Shortly after midnight, Heaton forced the residence’s locked front door open, breaking the doorknob’s lock. He entered the home, announcing himself as a police officer.
Pamela and David, Solomon’s parents, were not home at the time. Solomon was in the basement with friends, and it was later determined that Whitaker’s daughter was not at the home.
One of Solomon’s friends told Solomon an adult had entered the garage and Solomon went to investigate. When Solomon entered the residence’s kitchen, he saw Heaton in the home with a flashlight. Heaton asked Solomon where Whitaker’s daughter was and Solomon said he didn’t think she was there.

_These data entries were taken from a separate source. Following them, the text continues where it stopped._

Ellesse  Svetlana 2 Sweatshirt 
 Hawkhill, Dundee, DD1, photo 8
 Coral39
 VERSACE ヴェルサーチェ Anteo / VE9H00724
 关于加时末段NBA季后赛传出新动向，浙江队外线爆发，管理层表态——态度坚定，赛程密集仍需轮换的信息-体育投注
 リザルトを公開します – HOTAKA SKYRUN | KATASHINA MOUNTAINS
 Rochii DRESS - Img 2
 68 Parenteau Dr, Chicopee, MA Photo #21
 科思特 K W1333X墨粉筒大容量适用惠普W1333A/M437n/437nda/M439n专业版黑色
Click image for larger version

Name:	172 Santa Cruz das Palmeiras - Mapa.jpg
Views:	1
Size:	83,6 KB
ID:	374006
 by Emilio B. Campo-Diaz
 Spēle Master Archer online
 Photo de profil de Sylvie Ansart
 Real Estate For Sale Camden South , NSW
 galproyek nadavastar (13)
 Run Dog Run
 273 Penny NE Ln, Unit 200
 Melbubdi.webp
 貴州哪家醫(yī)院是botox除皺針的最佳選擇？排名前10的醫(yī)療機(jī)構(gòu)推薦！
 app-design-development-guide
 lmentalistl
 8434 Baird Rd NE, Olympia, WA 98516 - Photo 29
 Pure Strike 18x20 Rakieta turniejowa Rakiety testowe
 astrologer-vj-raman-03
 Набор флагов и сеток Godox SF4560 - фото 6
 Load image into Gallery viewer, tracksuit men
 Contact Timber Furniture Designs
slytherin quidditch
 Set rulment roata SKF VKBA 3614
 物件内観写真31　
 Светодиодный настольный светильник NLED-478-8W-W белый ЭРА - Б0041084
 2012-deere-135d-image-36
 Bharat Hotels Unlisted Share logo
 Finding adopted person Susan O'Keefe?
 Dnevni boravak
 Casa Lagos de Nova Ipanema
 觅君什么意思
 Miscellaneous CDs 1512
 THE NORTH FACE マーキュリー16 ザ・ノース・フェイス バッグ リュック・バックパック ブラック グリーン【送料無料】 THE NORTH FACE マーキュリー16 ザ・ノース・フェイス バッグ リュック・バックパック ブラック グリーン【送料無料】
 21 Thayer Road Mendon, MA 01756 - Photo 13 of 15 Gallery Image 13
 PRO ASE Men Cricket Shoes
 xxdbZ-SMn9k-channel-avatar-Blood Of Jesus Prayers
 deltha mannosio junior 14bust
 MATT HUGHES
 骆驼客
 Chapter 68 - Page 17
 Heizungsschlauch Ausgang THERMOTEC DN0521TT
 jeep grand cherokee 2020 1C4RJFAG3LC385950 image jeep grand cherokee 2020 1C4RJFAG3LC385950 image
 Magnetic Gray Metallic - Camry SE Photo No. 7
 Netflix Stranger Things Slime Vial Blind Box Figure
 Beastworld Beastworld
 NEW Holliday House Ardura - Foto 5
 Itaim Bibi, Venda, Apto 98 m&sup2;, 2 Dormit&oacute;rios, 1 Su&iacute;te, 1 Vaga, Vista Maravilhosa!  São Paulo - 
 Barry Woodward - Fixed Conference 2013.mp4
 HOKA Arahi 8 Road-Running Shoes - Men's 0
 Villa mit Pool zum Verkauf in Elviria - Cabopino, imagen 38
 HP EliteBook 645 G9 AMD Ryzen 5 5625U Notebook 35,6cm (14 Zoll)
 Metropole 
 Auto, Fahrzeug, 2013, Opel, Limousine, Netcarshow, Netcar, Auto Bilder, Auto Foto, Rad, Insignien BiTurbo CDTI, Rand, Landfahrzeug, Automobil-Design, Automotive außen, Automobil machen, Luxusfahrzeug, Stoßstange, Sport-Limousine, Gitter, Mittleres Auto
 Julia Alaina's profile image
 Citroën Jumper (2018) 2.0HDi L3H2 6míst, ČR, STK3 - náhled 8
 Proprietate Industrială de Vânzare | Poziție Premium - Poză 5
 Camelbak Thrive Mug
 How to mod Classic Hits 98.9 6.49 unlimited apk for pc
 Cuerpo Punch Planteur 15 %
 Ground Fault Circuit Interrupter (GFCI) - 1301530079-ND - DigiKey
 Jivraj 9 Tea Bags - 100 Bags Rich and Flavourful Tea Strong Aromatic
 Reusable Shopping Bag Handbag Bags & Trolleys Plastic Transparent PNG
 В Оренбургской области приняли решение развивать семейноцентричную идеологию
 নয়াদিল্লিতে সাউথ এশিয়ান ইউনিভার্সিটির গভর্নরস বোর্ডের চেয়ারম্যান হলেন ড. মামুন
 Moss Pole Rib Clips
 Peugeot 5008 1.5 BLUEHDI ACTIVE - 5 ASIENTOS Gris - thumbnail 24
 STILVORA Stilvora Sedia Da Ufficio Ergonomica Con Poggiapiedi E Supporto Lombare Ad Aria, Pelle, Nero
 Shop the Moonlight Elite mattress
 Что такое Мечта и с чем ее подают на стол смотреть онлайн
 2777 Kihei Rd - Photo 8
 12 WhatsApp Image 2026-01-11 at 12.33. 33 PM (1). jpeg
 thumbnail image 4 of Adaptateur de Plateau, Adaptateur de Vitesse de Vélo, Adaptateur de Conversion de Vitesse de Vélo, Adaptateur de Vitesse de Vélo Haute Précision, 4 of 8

Solomon then asked Heaton where his warrant was that justified entry into the home, and Heaton allegedly said he did not need a warrant.
After being assured by several people in the home that Whitaker’s daughter was not there, Heaton left the home through the garage’s back door. Solomon followed Heaton and noticed Whitaker standing near the police vehicle. Heaton then suddenly grabbed Solomon by his shoulder and the back of his arms, and held him for about one minute. After a short period of time, Solomon was able to break free and re-entered his home.
Heaton remained outside the home and called for backup. Syracuse Police officers and deputies with the Kosciusko County Sheriff’s Office came to the property. A number of the young people on the premises received citations for underage drinking; Solomon did not receive a citation.
When Pamela and David returned to the home, Heaton asked if he could be escorted through the residence to once again look for Whitaker’s daughter.
David consented and led Heaton through the home. While in the home, Heaton proceeded to look through cabinet drawers in the residence’s basement. Court documents state Heaton did not have permission to do that, and David told Heaton he did not have permission to search the drawers.
On May 31, the Gregorys filed a notice of tort claim as required by Indiana law and their claim has not been approved and therefore has been deemed to be denied.
Legal claims listed in the suit are as follows:
- Heaton violated the Fourth Amendment by entering the Gregorys’ property and searching it, and by seizing Solomon. Documents further state Whitaker’s actions violated the Fourth Amendment if Whitaker directed Heaton to enter the property or failed to intervene to stop the entry.
- Heaton seizing Solomon represents a tort for which the city of Warsaw is liable or, in the alternative, Heaton is liable, if Heaton was not acting within the scope of his employment.
The Gregorys are requesting a jury trial in the case and are seeking a declaration that the defendants have violated the Gregorys’ rights.